After the briefest of set ups, you are blindfolded before being dropped off in the middle of a supposedly haunted forest by what I can only assume are your absolutely douchebag ‘friends’. Armed with nothing more than a candle and a handful of matches, the aim is to survive from midnight through to dawn at 6am. Of course, that ‘supposedly’ haunted forest turns out to be an ‘extremely’ haunted forest, leaving you to fight for survival against a collection of super spooky little kid ghosts (surely the worst kind of ghosts).


Well, I say “fight”, but in reality, it’s more about surviving. You can’t attack the collection of brilliantly designed ghost children that you’ll come across during your 6 hours in the wood, instead, you are provided with a collection clues that inform you how to survive each encounter. Some are pretty obvious (run away is about as obvious as you can get), while others are more obscure and will likely lead to at least a few deaths before you figure out the best approach.

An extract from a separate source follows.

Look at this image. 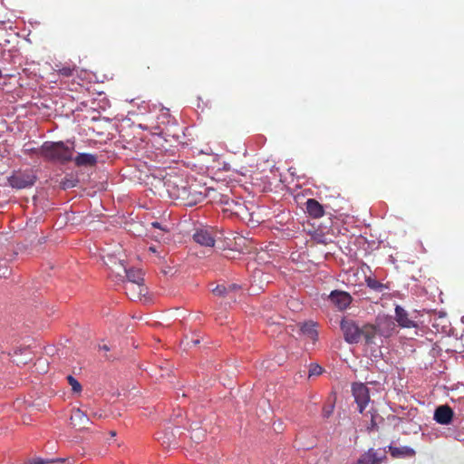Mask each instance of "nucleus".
I'll return each instance as SVG.
<instances>
[{"label": "nucleus", "instance_id": "nucleus-1", "mask_svg": "<svg viewBox=\"0 0 464 464\" xmlns=\"http://www.w3.org/2000/svg\"><path fill=\"white\" fill-rule=\"evenodd\" d=\"M40 154L45 160L64 163L72 160L73 148L65 145L63 141H47L42 145Z\"/></svg>", "mask_w": 464, "mask_h": 464}, {"label": "nucleus", "instance_id": "nucleus-2", "mask_svg": "<svg viewBox=\"0 0 464 464\" xmlns=\"http://www.w3.org/2000/svg\"><path fill=\"white\" fill-rule=\"evenodd\" d=\"M165 185L170 197L181 200L186 206H194L204 198V195L201 192H198L190 187H176L170 180L166 181Z\"/></svg>", "mask_w": 464, "mask_h": 464}, {"label": "nucleus", "instance_id": "nucleus-3", "mask_svg": "<svg viewBox=\"0 0 464 464\" xmlns=\"http://www.w3.org/2000/svg\"><path fill=\"white\" fill-rule=\"evenodd\" d=\"M36 175L33 169L14 172L9 178V184L14 188H25L33 186L36 181Z\"/></svg>", "mask_w": 464, "mask_h": 464}, {"label": "nucleus", "instance_id": "nucleus-4", "mask_svg": "<svg viewBox=\"0 0 464 464\" xmlns=\"http://www.w3.org/2000/svg\"><path fill=\"white\" fill-rule=\"evenodd\" d=\"M341 330L343 333L344 340L349 343H357L361 341V327L350 319H343Z\"/></svg>", "mask_w": 464, "mask_h": 464}, {"label": "nucleus", "instance_id": "nucleus-5", "mask_svg": "<svg viewBox=\"0 0 464 464\" xmlns=\"http://www.w3.org/2000/svg\"><path fill=\"white\" fill-rule=\"evenodd\" d=\"M352 391L359 411L362 413L370 401L369 389L362 383H353Z\"/></svg>", "mask_w": 464, "mask_h": 464}, {"label": "nucleus", "instance_id": "nucleus-6", "mask_svg": "<svg viewBox=\"0 0 464 464\" xmlns=\"http://www.w3.org/2000/svg\"><path fill=\"white\" fill-rule=\"evenodd\" d=\"M124 289L129 298L134 301L141 300L148 294V287L144 285V282L125 283Z\"/></svg>", "mask_w": 464, "mask_h": 464}, {"label": "nucleus", "instance_id": "nucleus-7", "mask_svg": "<svg viewBox=\"0 0 464 464\" xmlns=\"http://www.w3.org/2000/svg\"><path fill=\"white\" fill-rule=\"evenodd\" d=\"M352 300L350 294L344 291L334 290L329 295V301L340 311L345 310Z\"/></svg>", "mask_w": 464, "mask_h": 464}, {"label": "nucleus", "instance_id": "nucleus-8", "mask_svg": "<svg viewBox=\"0 0 464 464\" xmlns=\"http://www.w3.org/2000/svg\"><path fill=\"white\" fill-rule=\"evenodd\" d=\"M193 238L195 242L204 246L213 247L215 245V237L210 228L204 227L197 229L193 235Z\"/></svg>", "mask_w": 464, "mask_h": 464}, {"label": "nucleus", "instance_id": "nucleus-9", "mask_svg": "<svg viewBox=\"0 0 464 464\" xmlns=\"http://www.w3.org/2000/svg\"><path fill=\"white\" fill-rule=\"evenodd\" d=\"M453 411L449 405L439 406L434 412V420L442 425H448L453 418Z\"/></svg>", "mask_w": 464, "mask_h": 464}, {"label": "nucleus", "instance_id": "nucleus-10", "mask_svg": "<svg viewBox=\"0 0 464 464\" xmlns=\"http://www.w3.org/2000/svg\"><path fill=\"white\" fill-rule=\"evenodd\" d=\"M90 420L87 414H85L80 409H73L70 418V424L78 430H83L89 423Z\"/></svg>", "mask_w": 464, "mask_h": 464}, {"label": "nucleus", "instance_id": "nucleus-11", "mask_svg": "<svg viewBox=\"0 0 464 464\" xmlns=\"http://www.w3.org/2000/svg\"><path fill=\"white\" fill-rule=\"evenodd\" d=\"M119 267L121 268L127 281L125 283H140L144 282V274L141 269L127 268L123 263L120 262Z\"/></svg>", "mask_w": 464, "mask_h": 464}, {"label": "nucleus", "instance_id": "nucleus-12", "mask_svg": "<svg viewBox=\"0 0 464 464\" xmlns=\"http://www.w3.org/2000/svg\"><path fill=\"white\" fill-rule=\"evenodd\" d=\"M222 203L227 206L225 210L229 211L231 214L243 216L246 213V207L242 202L226 198L224 200H222Z\"/></svg>", "mask_w": 464, "mask_h": 464}, {"label": "nucleus", "instance_id": "nucleus-13", "mask_svg": "<svg viewBox=\"0 0 464 464\" xmlns=\"http://www.w3.org/2000/svg\"><path fill=\"white\" fill-rule=\"evenodd\" d=\"M306 211L310 217L313 218H319L324 215V209L323 205H321L316 199L309 198L306 203Z\"/></svg>", "mask_w": 464, "mask_h": 464}, {"label": "nucleus", "instance_id": "nucleus-14", "mask_svg": "<svg viewBox=\"0 0 464 464\" xmlns=\"http://www.w3.org/2000/svg\"><path fill=\"white\" fill-rule=\"evenodd\" d=\"M377 334H379L378 324H364L361 327V339L363 338L367 344L373 343Z\"/></svg>", "mask_w": 464, "mask_h": 464}, {"label": "nucleus", "instance_id": "nucleus-15", "mask_svg": "<svg viewBox=\"0 0 464 464\" xmlns=\"http://www.w3.org/2000/svg\"><path fill=\"white\" fill-rule=\"evenodd\" d=\"M396 321L401 327H415V323L408 317V313L400 305L395 308Z\"/></svg>", "mask_w": 464, "mask_h": 464}, {"label": "nucleus", "instance_id": "nucleus-16", "mask_svg": "<svg viewBox=\"0 0 464 464\" xmlns=\"http://www.w3.org/2000/svg\"><path fill=\"white\" fill-rule=\"evenodd\" d=\"M395 328L394 322L390 318L380 319L378 322L379 335L389 337L392 334Z\"/></svg>", "mask_w": 464, "mask_h": 464}, {"label": "nucleus", "instance_id": "nucleus-17", "mask_svg": "<svg viewBox=\"0 0 464 464\" xmlns=\"http://www.w3.org/2000/svg\"><path fill=\"white\" fill-rule=\"evenodd\" d=\"M389 450L391 455L393 458H411L414 457L416 452L415 450L408 446H401V447H389Z\"/></svg>", "mask_w": 464, "mask_h": 464}, {"label": "nucleus", "instance_id": "nucleus-18", "mask_svg": "<svg viewBox=\"0 0 464 464\" xmlns=\"http://www.w3.org/2000/svg\"><path fill=\"white\" fill-rule=\"evenodd\" d=\"M315 326V324L313 322L304 323L300 326L301 333L309 338L313 343H314L318 337V333Z\"/></svg>", "mask_w": 464, "mask_h": 464}, {"label": "nucleus", "instance_id": "nucleus-19", "mask_svg": "<svg viewBox=\"0 0 464 464\" xmlns=\"http://www.w3.org/2000/svg\"><path fill=\"white\" fill-rule=\"evenodd\" d=\"M74 162L77 166H94L97 162V158L90 153H80L75 157Z\"/></svg>", "mask_w": 464, "mask_h": 464}, {"label": "nucleus", "instance_id": "nucleus-20", "mask_svg": "<svg viewBox=\"0 0 464 464\" xmlns=\"http://www.w3.org/2000/svg\"><path fill=\"white\" fill-rule=\"evenodd\" d=\"M365 282L369 288L378 293H382L383 291L389 289L387 285L382 284L371 276L366 277Z\"/></svg>", "mask_w": 464, "mask_h": 464}, {"label": "nucleus", "instance_id": "nucleus-21", "mask_svg": "<svg viewBox=\"0 0 464 464\" xmlns=\"http://www.w3.org/2000/svg\"><path fill=\"white\" fill-rule=\"evenodd\" d=\"M68 383L71 385L72 390L73 392H82V385L81 383L72 375L67 376Z\"/></svg>", "mask_w": 464, "mask_h": 464}, {"label": "nucleus", "instance_id": "nucleus-22", "mask_svg": "<svg viewBox=\"0 0 464 464\" xmlns=\"http://www.w3.org/2000/svg\"><path fill=\"white\" fill-rule=\"evenodd\" d=\"M75 71V66L71 65H63L60 69H58V73L60 75H63L64 77H70L72 75L73 72Z\"/></svg>", "mask_w": 464, "mask_h": 464}, {"label": "nucleus", "instance_id": "nucleus-23", "mask_svg": "<svg viewBox=\"0 0 464 464\" xmlns=\"http://www.w3.org/2000/svg\"><path fill=\"white\" fill-rule=\"evenodd\" d=\"M204 437H205V432L201 429L193 430V432L191 434V439L196 441L201 440Z\"/></svg>", "mask_w": 464, "mask_h": 464}, {"label": "nucleus", "instance_id": "nucleus-24", "mask_svg": "<svg viewBox=\"0 0 464 464\" xmlns=\"http://www.w3.org/2000/svg\"><path fill=\"white\" fill-rule=\"evenodd\" d=\"M323 372V368L318 364H311L309 369V376L320 375Z\"/></svg>", "mask_w": 464, "mask_h": 464}, {"label": "nucleus", "instance_id": "nucleus-25", "mask_svg": "<svg viewBox=\"0 0 464 464\" xmlns=\"http://www.w3.org/2000/svg\"><path fill=\"white\" fill-rule=\"evenodd\" d=\"M64 460L65 459H58L56 460H51V461L48 460V461H46V460H44L42 459H37L30 460L26 464H45V463H48V462L64 461Z\"/></svg>", "mask_w": 464, "mask_h": 464}, {"label": "nucleus", "instance_id": "nucleus-26", "mask_svg": "<svg viewBox=\"0 0 464 464\" xmlns=\"http://www.w3.org/2000/svg\"><path fill=\"white\" fill-rule=\"evenodd\" d=\"M212 292L216 295H223L226 293V287L224 285H217Z\"/></svg>", "mask_w": 464, "mask_h": 464}, {"label": "nucleus", "instance_id": "nucleus-27", "mask_svg": "<svg viewBox=\"0 0 464 464\" xmlns=\"http://www.w3.org/2000/svg\"><path fill=\"white\" fill-rule=\"evenodd\" d=\"M63 188L67 189L75 186V181L72 179H65L62 181Z\"/></svg>", "mask_w": 464, "mask_h": 464}, {"label": "nucleus", "instance_id": "nucleus-28", "mask_svg": "<svg viewBox=\"0 0 464 464\" xmlns=\"http://www.w3.org/2000/svg\"><path fill=\"white\" fill-rule=\"evenodd\" d=\"M332 411H333V407H331V409L328 410V411L324 410V417H329V415L332 413Z\"/></svg>", "mask_w": 464, "mask_h": 464}, {"label": "nucleus", "instance_id": "nucleus-29", "mask_svg": "<svg viewBox=\"0 0 464 464\" xmlns=\"http://www.w3.org/2000/svg\"><path fill=\"white\" fill-rule=\"evenodd\" d=\"M151 225H152V227H160V223H159V222H153V223H151Z\"/></svg>", "mask_w": 464, "mask_h": 464}, {"label": "nucleus", "instance_id": "nucleus-30", "mask_svg": "<svg viewBox=\"0 0 464 464\" xmlns=\"http://www.w3.org/2000/svg\"><path fill=\"white\" fill-rule=\"evenodd\" d=\"M149 251H150L152 253H155L156 252V248L154 246H150L149 247Z\"/></svg>", "mask_w": 464, "mask_h": 464}, {"label": "nucleus", "instance_id": "nucleus-31", "mask_svg": "<svg viewBox=\"0 0 464 464\" xmlns=\"http://www.w3.org/2000/svg\"><path fill=\"white\" fill-rule=\"evenodd\" d=\"M192 342H193L194 344L199 343V340L198 339L193 340Z\"/></svg>", "mask_w": 464, "mask_h": 464}, {"label": "nucleus", "instance_id": "nucleus-32", "mask_svg": "<svg viewBox=\"0 0 464 464\" xmlns=\"http://www.w3.org/2000/svg\"><path fill=\"white\" fill-rule=\"evenodd\" d=\"M102 349H103V350H105V351H108V350H109V348L107 347V345H103V346H102Z\"/></svg>", "mask_w": 464, "mask_h": 464}, {"label": "nucleus", "instance_id": "nucleus-33", "mask_svg": "<svg viewBox=\"0 0 464 464\" xmlns=\"http://www.w3.org/2000/svg\"><path fill=\"white\" fill-rule=\"evenodd\" d=\"M30 151H31V152H36V151H37V150H36V149H32V150H30Z\"/></svg>", "mask_w": 464, "mask_h": 464}, {"label": "nucleus", "instance_id": "nucleus-34", "mask_svg": "<svg viewBox=\"0 0 464 464\" xmlns=\"http://www.w3.org/2000/svg\"><path fill=\"white\" fill-rule=\"evenodd\" d=\"M44 241V238H41V239L39 240V242H40V243H43Z\"/></svg>", "mask_w": 464, "mask_h": 464}, {"label": "nucleus", "instance_id": "nucleus-35", "mask_svg": "<svg viewBox=\"0 0 464 464\" xmlns=\"http://www.w3.org/2000/svg\"><path fill=\"white\" fill-rule=\"evenodd\" d=\"M115 434H116L115 431L111 432V435H112V436H115Z\"/></svg>", "mask_w": 464, "mask_h": 464}, {"label": "nucleus", "instance_id": "nucleus-36", "mask_svg": "<svg viewBox=\"0 0 464 464\" xmlns=\"http://www.w3.org/2000/svg\"><path fill=\"white\" fill-rule=\"evenodd\" d=\"M2 78V71L0 70V79Z\"/></svg>", "mask_w": 464, "mask_h": 464}]
</instances>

Essentially split into 6 stages (1 stage per hour of game time), you’ll come across a handful of ghosts each hour as you explore the impressively eerie forest. The location itself remains the same across the 6 hours of game time, but with a great sense of place and unnervingly tense atmosphere throughout, I never tired of this clichéd but undoubtedly effective setting.

Sadly, the same can’t be said of its mechanics. Initially, Wick is an unbelievably tense and often very scary experience. Yes, it is somewhat reliant upon jump scares, but for the first few hours, they are extremely effective. The problem is, once you figure out the trick behind each type of ghost and tire of the continuous jump scares, everything starts to become a tad too mechanical. A few hours in, I found myself simply going through the motions, and with the scares diluted at this point, the extremely basic mechanics subsequent leave you with a rather uneventful and somewhat repetitive walking simulator. There are a few collectibles that help to flesh out the games’ lore, but it’s not enough to keep Wick interesting beyond the brilliant first few hours.


It’s a short game whichever way you look at it, but I only genuinely enjoyed Wick for the first few hours. Saying that, it’s not especially expensive, and while it does fall off around the midway point, the first few hours really are incredibly tense and extremely effective. It’s a shame that the game doesn’t provide enough in the way of unique scares or mechanics to keep it fresh for longer, but even when the game does run out of steam, it never devolves into a boring or unenjoyable experience – it just becomes a tad flat.

When Wick is good, it’s really good. The atmosphere is tense and the setting sufficiently spooky. Yes, it’s all a tad clichéd, but it works, and for the first few hours at least, is as scary as just about anything this generation. Problem is, that sense of tension is somewhat fleeting. After a few hours, the jump scares begin to lose their effectiveness and the games’ limited scope and basic mechanics become more of an issue. It’s still a decent shout for fans of the genre and certainly fun for the first few hours, but there is no getting around the fact that the scares (and fun) are decidedly short-lived.